Le oigo echarme la bronca mientras. Mientras salgo del salón. Mientras recorro el pasillo. Mientras ya está, ya termino de irme. Mis pasos al cuarto son cortos, la almohada me parece extraordinariamente mullida, mi única casa posible en este momento. Apoyo la cabeza y me meto de nuevo en mi soledad, cierro la llave por fuera para no dejarme salir de mi urna, aterrada de la ingravidez de lo que soy. Y oigo mi propia voz diciéndome desde algún lugar dentro “quédate, no te vayas nunca más. Ahí fuera existe el daño, hay ojos, muchos ojos, quédate contigo aquí dentro, agazapada”.
Y vuelvo a retumbar en mi eco, reboto en todo ese espacio que me sobra cuando me hago pequeña dentro de la tripa. O de la cabeza, no sé dónde. Vuelvo a bajar mis cortinas, a abrir trincheras con la espalda hacia fuera, levantando muros de ladrillo con las uñas llenas de barro aún fresco. Las tengo muy manchadas, me doy cuenta.
Y cuando estoy bien cerrada ahí dentro, a salvo de sus ojos ciegos, a solas con mi daño, soy de nuevo mi propia presa en un espacio que yo misma he cerrado. Y de ahora en adelante sé que tendré que conformarme con comer latas de vacío, de ausencia, de cobardía, latas obsesivas. Latas de nada, latas de agujeros por donde se me cuela todo. Latas de lo que queda por no ser capaz de ir a buscar algo más de ese barro fresco que ahora solo me queda en las uñas, qué tan rico sabía hace unas horas en el bosque, para restregármelo por el cuerpo y todos sus centímetros. Y luego tirar mil piedras si encuentro el coraje.
Y en mi desamparo, me seguiré diciendo que es él, el otro el que no me ve, que no necesito nada sino estar sola.
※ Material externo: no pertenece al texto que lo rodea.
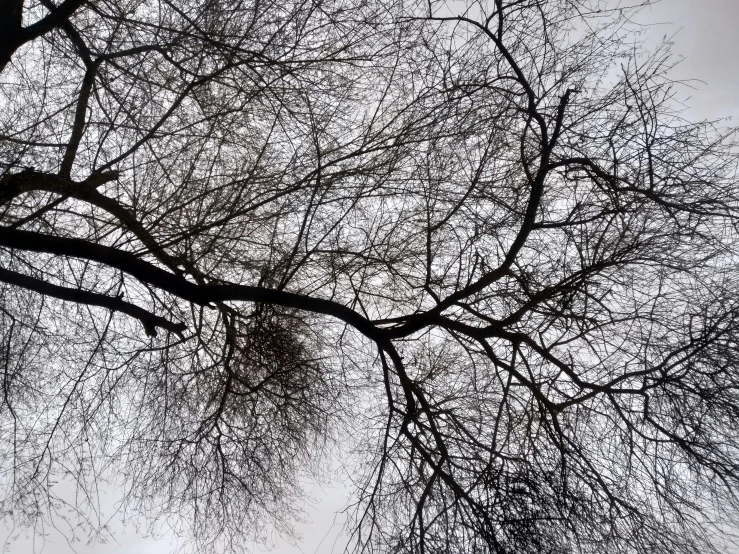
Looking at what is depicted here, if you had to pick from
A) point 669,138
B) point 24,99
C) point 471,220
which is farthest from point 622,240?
point 24,99

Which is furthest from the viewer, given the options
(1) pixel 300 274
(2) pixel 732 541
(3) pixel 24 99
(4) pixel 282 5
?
(1) pixel 300 274

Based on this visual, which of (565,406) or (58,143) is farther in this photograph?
(58,143)

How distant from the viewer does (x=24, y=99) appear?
3359 millimetres

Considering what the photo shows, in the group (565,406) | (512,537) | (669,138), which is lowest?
(512,537)

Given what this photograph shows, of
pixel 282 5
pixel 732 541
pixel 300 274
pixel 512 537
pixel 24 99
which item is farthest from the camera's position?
pixel 300 274

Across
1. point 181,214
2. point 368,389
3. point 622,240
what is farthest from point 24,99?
point 622,240

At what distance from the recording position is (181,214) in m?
3.15

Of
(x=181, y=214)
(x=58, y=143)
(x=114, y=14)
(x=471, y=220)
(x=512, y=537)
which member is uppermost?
(x=114, y=14)

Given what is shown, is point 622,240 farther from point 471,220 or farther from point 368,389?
point 368,389

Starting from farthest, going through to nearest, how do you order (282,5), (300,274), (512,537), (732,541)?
(300,274), (282,5), (732,541), (512,537)

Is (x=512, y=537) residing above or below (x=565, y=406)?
below

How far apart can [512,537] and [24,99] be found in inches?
151

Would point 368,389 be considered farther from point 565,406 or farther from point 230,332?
point 565,406

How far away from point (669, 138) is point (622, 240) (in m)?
0.62
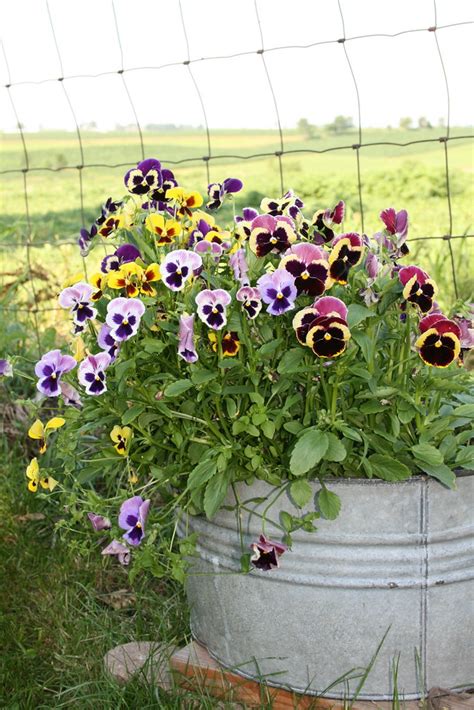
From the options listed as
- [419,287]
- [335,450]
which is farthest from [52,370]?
[419,287]

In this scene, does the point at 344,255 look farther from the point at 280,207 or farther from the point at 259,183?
the point at 259,183

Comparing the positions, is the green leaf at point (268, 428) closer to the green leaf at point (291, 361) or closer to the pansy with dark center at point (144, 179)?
the green leaf at point (291, 361)

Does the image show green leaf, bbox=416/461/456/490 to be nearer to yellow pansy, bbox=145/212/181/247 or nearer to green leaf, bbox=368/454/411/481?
Result: green leaf, bbox=368/454/411/481

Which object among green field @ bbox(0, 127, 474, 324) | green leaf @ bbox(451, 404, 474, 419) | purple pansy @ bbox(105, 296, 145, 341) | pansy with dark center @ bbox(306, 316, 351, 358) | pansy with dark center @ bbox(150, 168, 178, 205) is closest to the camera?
pansy with dark center @ bbox(306, 316, 351, 358)

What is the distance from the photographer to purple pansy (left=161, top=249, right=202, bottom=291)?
151cm

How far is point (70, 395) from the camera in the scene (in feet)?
5.55

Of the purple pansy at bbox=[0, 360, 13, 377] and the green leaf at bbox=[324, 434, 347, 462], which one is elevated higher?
the purple pansy at bbox=[0, 360, 13, 377]

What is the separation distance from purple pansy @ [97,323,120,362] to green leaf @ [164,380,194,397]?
11 centimetres

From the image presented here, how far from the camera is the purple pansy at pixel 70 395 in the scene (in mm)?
1680

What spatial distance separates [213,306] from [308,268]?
0.54 feet

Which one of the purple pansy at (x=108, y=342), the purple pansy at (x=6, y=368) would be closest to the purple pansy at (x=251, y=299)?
the purple pansy at (x=108, y=342)

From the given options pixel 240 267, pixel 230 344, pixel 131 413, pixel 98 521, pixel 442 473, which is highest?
pixel 240 267

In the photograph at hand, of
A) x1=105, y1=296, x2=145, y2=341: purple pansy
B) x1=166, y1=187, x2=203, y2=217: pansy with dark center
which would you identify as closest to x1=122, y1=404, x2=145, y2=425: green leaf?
x1=105, y1=296, x2=145, y2=341: purple pansy

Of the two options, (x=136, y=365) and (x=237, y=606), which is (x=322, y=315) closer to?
(x=136, y=365)
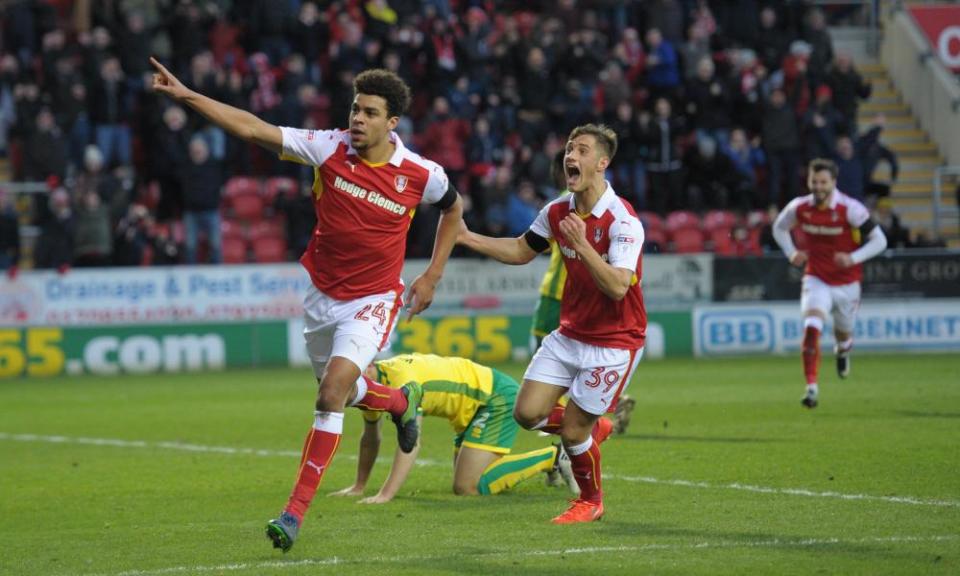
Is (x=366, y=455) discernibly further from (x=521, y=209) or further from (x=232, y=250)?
(x=232, y=250)

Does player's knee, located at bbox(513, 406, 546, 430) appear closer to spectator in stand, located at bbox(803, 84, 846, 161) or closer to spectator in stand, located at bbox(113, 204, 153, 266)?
spectator in stand, located at bbox(113, 204, 153, 266)

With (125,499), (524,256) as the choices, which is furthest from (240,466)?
(524,256)

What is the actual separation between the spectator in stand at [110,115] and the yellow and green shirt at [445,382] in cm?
1574

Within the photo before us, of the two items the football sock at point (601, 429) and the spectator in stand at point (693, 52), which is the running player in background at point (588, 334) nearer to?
the football sock at point (601, 429)

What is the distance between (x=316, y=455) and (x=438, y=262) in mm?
1513

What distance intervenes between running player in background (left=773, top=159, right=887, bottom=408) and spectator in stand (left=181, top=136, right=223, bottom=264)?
426 inches

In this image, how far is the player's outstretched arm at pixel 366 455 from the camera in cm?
1038

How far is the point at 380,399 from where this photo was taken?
9742mm

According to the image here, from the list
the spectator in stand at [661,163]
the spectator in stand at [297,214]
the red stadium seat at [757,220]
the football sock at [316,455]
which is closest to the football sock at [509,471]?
the football sock at [316,455]

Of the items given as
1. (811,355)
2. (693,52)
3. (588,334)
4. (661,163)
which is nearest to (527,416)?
(588,334)

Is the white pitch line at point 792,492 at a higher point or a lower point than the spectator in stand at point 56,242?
lower

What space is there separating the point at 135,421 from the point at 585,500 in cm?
892

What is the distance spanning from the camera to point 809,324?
16453 millimetres

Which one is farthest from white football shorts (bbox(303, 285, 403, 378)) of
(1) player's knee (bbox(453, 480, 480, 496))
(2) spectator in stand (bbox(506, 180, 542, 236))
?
(2) spectator in stand (bbox(506, 180, 542, 236))
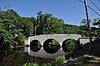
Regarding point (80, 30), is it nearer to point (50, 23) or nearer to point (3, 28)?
point (50, 23)

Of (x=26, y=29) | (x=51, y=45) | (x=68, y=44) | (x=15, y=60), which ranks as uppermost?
(x=26, y=29)

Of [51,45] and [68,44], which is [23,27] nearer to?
[51,45]

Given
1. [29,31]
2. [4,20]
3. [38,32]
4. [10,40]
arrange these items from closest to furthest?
[10,40]
[4,20]
[29,31]
[38,32]

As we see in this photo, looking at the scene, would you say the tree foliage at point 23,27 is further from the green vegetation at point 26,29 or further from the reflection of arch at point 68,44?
the reflection of arch at point 68,44

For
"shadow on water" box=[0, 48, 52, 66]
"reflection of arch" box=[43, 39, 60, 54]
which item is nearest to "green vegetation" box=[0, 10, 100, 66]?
"reflection of arch" box=[43, 39, 60, 54]

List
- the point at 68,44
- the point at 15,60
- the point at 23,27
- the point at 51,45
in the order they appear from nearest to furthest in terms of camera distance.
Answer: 1. the point at 15,60
2. the point at 68,44
3. the point at 23,27
4. the point at 51,45

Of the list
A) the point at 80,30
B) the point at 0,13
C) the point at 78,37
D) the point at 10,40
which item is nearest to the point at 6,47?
the point at 10,40

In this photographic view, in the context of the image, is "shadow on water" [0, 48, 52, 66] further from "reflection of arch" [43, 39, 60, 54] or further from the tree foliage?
"reflection of arch" [43, 39, 60, 54]

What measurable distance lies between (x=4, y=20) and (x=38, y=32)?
29.9 meters

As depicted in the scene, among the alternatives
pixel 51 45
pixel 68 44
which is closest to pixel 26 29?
pixel 51 45

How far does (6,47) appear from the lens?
214 ft

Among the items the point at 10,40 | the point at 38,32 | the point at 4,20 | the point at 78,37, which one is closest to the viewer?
the point at 10,40

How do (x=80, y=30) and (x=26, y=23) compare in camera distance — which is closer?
(x=26, y=23)

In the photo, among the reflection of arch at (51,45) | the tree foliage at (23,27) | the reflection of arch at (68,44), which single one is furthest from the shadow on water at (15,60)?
the reflection of arch at (51,45)
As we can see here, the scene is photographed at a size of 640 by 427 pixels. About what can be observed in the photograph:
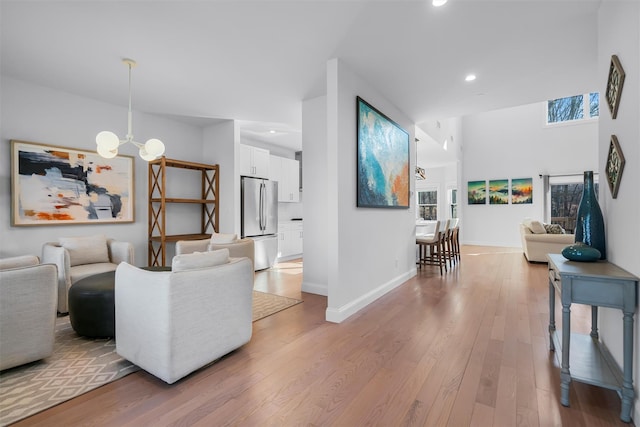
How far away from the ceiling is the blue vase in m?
1.43

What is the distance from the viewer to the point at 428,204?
36.7 ft

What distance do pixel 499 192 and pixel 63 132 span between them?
34.8ft

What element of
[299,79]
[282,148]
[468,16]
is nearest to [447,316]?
[468,16]

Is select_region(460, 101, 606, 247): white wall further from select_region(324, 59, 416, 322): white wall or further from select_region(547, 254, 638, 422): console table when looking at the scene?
select_region(547, 254, 638, 422): console table

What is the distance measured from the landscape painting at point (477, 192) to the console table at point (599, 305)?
27.7ft

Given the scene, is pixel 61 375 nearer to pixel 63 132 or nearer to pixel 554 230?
pixel 63 132

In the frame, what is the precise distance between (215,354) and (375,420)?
120 centimetres

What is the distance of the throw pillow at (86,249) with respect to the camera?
363cm

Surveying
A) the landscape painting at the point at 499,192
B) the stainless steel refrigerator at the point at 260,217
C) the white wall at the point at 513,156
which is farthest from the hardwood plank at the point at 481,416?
the landscape painting at the point at 499,192

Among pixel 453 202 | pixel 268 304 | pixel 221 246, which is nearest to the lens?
pixel 268 304

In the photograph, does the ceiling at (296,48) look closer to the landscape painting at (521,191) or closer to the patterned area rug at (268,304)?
the patterned area rug at (268,304)

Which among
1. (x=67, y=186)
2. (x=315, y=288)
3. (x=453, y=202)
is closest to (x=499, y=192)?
(x=453, y=202)

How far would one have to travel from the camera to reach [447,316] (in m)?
3.16

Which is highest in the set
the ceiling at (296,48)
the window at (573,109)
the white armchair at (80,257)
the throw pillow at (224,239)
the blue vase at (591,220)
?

Pero quizás lo que me pasa es justo lo contrario, que me faltan sus pupilas sobre la piel, o las de alguien, tierra masticada, esas manos cóncavas con sus pulgares calientes frente a mi frío. Mi nombre tres veces dicho en alguien capaz de verme. Un beso que me aspire y se lleve con él tanta tristeza. Y aún así, no soy capaz de remediarlo y de pedir ayuda para definitivamente, destruir la urna con una maza y obligarme a buscar un refugio nuevo sin cerrojo por dentro.
O más simple aún. Que alguien me dé por favor una goma de borrar, para deshacerme de esa línea negra del lápiz con la que hace tiempo, marqué la frontera entre yo y mi yo.